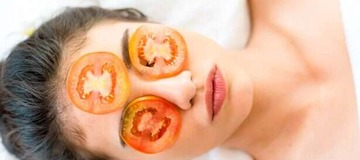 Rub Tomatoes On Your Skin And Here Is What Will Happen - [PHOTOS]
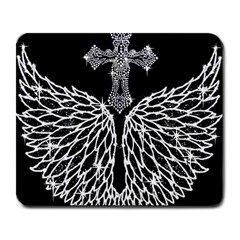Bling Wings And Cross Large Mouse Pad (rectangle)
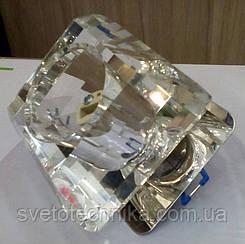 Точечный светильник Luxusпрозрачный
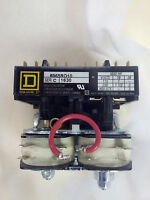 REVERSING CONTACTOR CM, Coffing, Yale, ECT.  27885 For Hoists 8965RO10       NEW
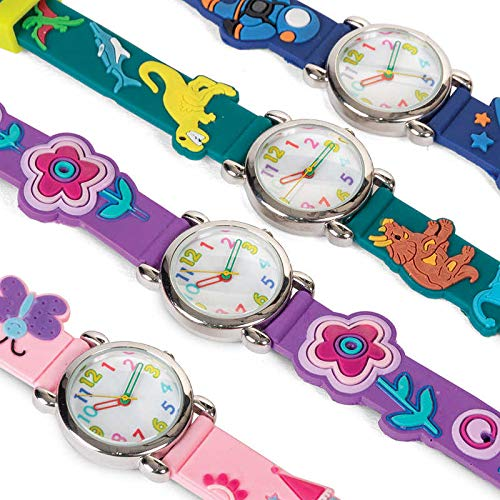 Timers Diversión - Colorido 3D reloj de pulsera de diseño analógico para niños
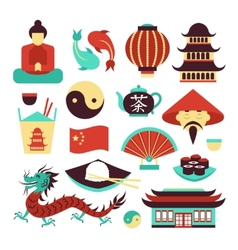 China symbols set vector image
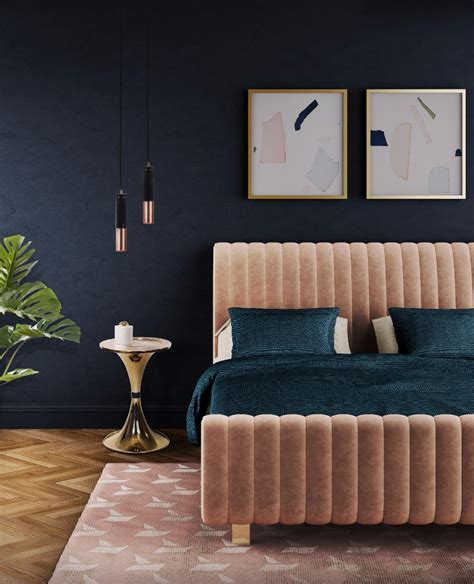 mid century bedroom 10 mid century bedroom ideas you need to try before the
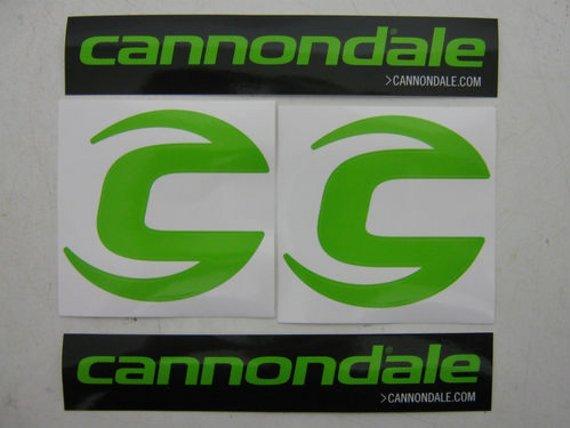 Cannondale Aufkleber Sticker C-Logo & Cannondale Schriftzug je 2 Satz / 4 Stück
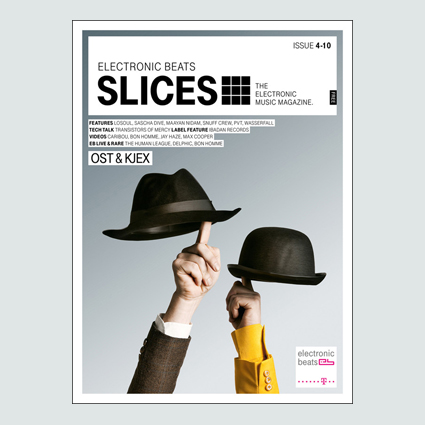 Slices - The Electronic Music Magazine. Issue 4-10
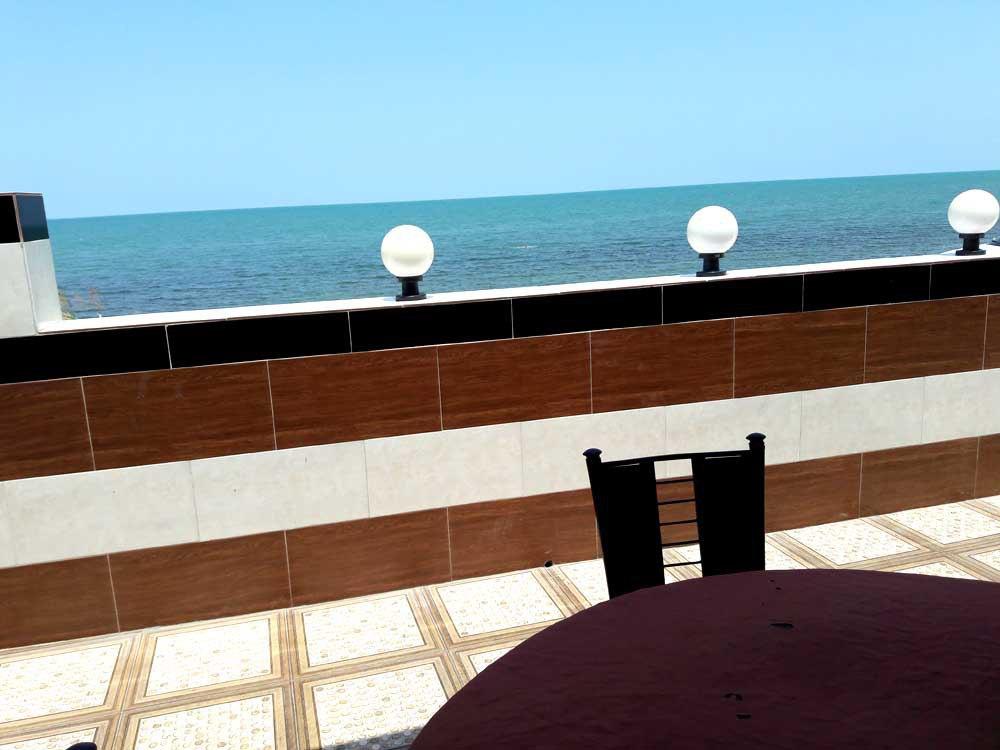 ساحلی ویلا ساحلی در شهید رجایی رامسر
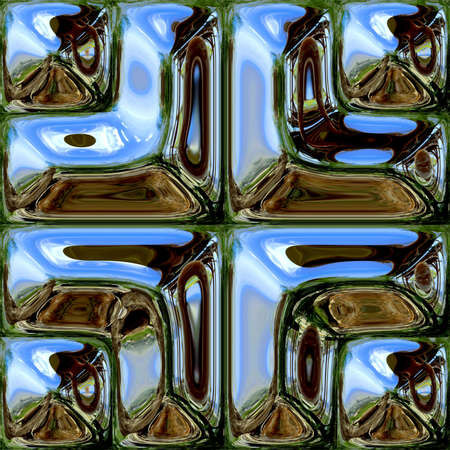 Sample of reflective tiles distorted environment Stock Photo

- - -

Write the lines above out again exactly, without any of their pictures.

== Exercise result ==
 Rub Tomatoes On Your Skin And Here Is What Will Happen - [PHOTOS]
Bling Wings And Cross Large Mouse Pad (rectangle)
 Точечный светильник Luxusпрозрачный
 REVERSING CONTACTOR CM, Coffing, Yale, ECT.  27885 For Hoists 8965RO10       NEW
 Timers Diversión - Colorido 3D reloj de pulsera de diseño analógico para niños
 China symbols set vector image
 mid century bedroom 10 mid century bedroom ideas you need to try before the
 Cannondale Aufkleber Sticker C-Logo & Cannondale Schriftzug je 2 Satz / 4 Stück
 Slices - The Electronic Music Magazine. Issue 4-10
 ساحلی ویلا ساحلی در شهید رجایی رامسر
 Sample of reflective tiles distorted environment Stock Photo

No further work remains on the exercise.